Tossiu. Parou. Pensou.
Não lembrava da reação da tosse, as aulas de biologia só lotavam seu caderno de gírias e nomes confusos, incoerentes demais para encaixarem em sentidos, mas tossiu, não sabia porque, mas tossiu.
Louça lavada, música alta... banho? Quem sabe? Não gostava de se sentir fedido, garotos fedidos espantam garotas; e gostava de se sentir cheiroso, se sentia coerente consigo mesmo, encaixava ali.
Banho. A água quente fazia lembrar das aulas de física, a resistência tinha corrente elétrica, que esquentava, a água passava em contato com ela, fria e depois quente... Indução? Condução? Enfim... A água tocava no metal quente, e ficava quente também.

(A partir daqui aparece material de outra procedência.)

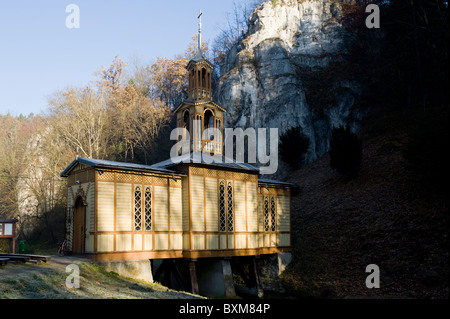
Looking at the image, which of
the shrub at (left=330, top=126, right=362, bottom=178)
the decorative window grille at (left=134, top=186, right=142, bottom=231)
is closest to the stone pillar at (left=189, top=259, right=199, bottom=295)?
the decorative window grille at (left=134, top=186, right=142, bottom=231)

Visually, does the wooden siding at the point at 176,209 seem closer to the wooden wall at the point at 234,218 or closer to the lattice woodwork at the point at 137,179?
the wooden wall at the point at 234,218

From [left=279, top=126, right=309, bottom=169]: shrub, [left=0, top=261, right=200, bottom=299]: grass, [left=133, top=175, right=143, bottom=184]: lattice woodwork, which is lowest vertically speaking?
[left=0, top=261, right=200, bottom=299]: grass

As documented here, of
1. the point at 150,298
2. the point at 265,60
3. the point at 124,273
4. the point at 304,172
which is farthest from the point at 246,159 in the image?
the point at 150,298

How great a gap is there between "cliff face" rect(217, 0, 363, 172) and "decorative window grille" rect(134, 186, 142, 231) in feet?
74.3

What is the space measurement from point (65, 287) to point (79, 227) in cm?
587

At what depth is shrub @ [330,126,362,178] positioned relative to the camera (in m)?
27.2

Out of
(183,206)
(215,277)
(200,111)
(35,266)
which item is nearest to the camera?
(35,266)

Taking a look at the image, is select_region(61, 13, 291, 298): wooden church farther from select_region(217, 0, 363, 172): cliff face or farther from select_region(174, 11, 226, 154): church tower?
select_region(217, 0, 363, 172): cliff face

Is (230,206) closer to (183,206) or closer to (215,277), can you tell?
(183,206)

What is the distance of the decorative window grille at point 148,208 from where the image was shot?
689 inches

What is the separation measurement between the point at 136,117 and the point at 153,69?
1120cm

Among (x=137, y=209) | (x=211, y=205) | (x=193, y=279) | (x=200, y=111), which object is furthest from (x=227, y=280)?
(x=200, y=111)

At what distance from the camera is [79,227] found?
17.5 metres

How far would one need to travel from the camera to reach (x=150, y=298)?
12.8 meters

Fazia sentido pra ele, era coerente falando assim, muito mais coerente do que outros tipos de matérias incoerentes.
I've traveled for miles around.
Gostoso de ouvir, se imaginar tocando, em pé em casa, de olhos fechados, milhões de pessoas em uma platéia imaginária a sua frente, era agradável, sensação de fazer tantas pessoas felizes, se sentir bem, se sentir coerente com isso.
Mãe em casa, perguntando do dia, esteve feliz, mas sem saber o que responder...
"Sabecomé, né? O de sempre", de outros dias incoerentes que viraram coerentes, bons demais para serem insuficientes, porém não tão bons para serem coerentes.
A janta, boa como sempre, ele lavava a louça pra deixar a mãe descansar, ela merecia, o dia foi longo, terças-feiras eram sempre corridas, meio doloridas.
Também gostava de Blues, o que era bom, os dois faziam shows juntos, colocavam os móveis de casa num canto, deixavam o ambiente coerente pra aquilo tudo, era um bom momento, revezavam na guitarra imaginária. Ela guardava dinheiro em segredo para dar uma de presente pro filho.
Cansados, dormir era bom, cada um no seu quarto, já se sentia grande demais pra dormir com alguém, mas, na verdade, queria estar só, na realidade de sua própria natureza.
O sono, já demorava, em cenas de mil mundos coerentes que vinham em sua cabeça. De momentos que só lembrava de sombras, de pensamentos que vinham na cabeça. Tudo muito mais coerente do que uma aula de física, uma de biologia, outra de química e de matemática. Sonhava aberto, fazendo uma coerência única. Era tão bom. Sem play, nem replay, só fluindo.
Não tinha Blues, pois ele era o Blues, não tinha ruas a percorrer, pois era as ruas. Nada nunca pareceu tão coerente e tão incoerente ao mesmo tempo, cansado demais pra se preocupar com a coerência do mundo, criava seu próprio significado, sem se preocupar com o que os outros pensavam, era bom estar ali, naquele único momento em que se sentia verdadeiramente coerente consigo mesmo.
Incoerente demais para pensar em incoerência.